The messages he is talking about include the fact that fruit and vegetables are good for you. As are wholegrain cereals and nuts. For fats, which you need, choose unsaturated fats such as olive oil and those directly taken from marine sources such as oily fish. Neutral foods, he says, are saturated fats like butter or coconut oil and unprocessed red meats – eat these in moderation and they’re unlikely to do any harm. Stay away from excess white-flour products, processed meats, and trans fats such as vegetable oils and palm oils found in fast foods.
Simple enough advice on the face of it, but with sensationalised articles emerging daily about the benefits or dangers of specific foods, people get confused and lose sight of the simple messages. A complication nowhere more true than with cancer.

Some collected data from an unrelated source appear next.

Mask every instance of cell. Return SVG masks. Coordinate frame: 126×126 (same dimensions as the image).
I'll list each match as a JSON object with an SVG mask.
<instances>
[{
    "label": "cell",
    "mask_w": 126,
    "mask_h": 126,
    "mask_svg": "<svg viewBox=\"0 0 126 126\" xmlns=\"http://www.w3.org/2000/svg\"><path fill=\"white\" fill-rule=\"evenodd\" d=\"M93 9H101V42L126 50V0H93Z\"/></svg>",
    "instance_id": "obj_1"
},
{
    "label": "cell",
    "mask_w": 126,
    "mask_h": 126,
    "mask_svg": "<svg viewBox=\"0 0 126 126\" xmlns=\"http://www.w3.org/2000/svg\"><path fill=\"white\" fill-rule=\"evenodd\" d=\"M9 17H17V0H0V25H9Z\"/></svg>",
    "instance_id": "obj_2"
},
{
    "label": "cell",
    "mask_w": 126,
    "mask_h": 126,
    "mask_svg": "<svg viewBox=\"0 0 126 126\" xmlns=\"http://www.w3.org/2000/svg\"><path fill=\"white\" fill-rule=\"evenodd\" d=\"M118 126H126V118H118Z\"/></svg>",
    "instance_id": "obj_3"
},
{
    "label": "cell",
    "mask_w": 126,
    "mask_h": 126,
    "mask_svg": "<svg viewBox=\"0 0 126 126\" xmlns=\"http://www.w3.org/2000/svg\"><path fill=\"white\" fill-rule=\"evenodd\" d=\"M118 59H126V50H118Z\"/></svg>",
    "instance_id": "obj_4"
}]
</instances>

“There is certainly no such thing as an anti-cancer diet,” says Justin Stebbing, a consultant oncologist and professor of cancer medicine and oncology at Imperial College London. “But I have patients asking me things about these foods all the time.” He puts a finger on why cancer-busting food is such an appealing concept. “As a patient, disease makes you lose control. People immediately want to regain that control and a very easy way for them to do that is by diet, and they can get all sorts of things off the internet. We should understand that the internet is a double-edged sword and if we’re looking for information we should go to reputable sites.”
Such sites, says Stebbing, are NHS Choices, Cancer Research UK, Diabetes UK and the British Heart Foundation, which all give clear, evidence-based dietary recommendations. Duane Mellor has another simple rule of thumb for distinguishing cherrypicked claims from bona fide scientific evidence. “The EFSA is very clear – and very strict – about what health messages it allows companies to use in the marketing,” he says.
“If you see a claim on a blog, and if it’s persuasive and looks good, ask yourself why has the company not used it in their marketing? If the product really did prevent cancer or heart disease, do you not think it’d be plastered all over the packaging?”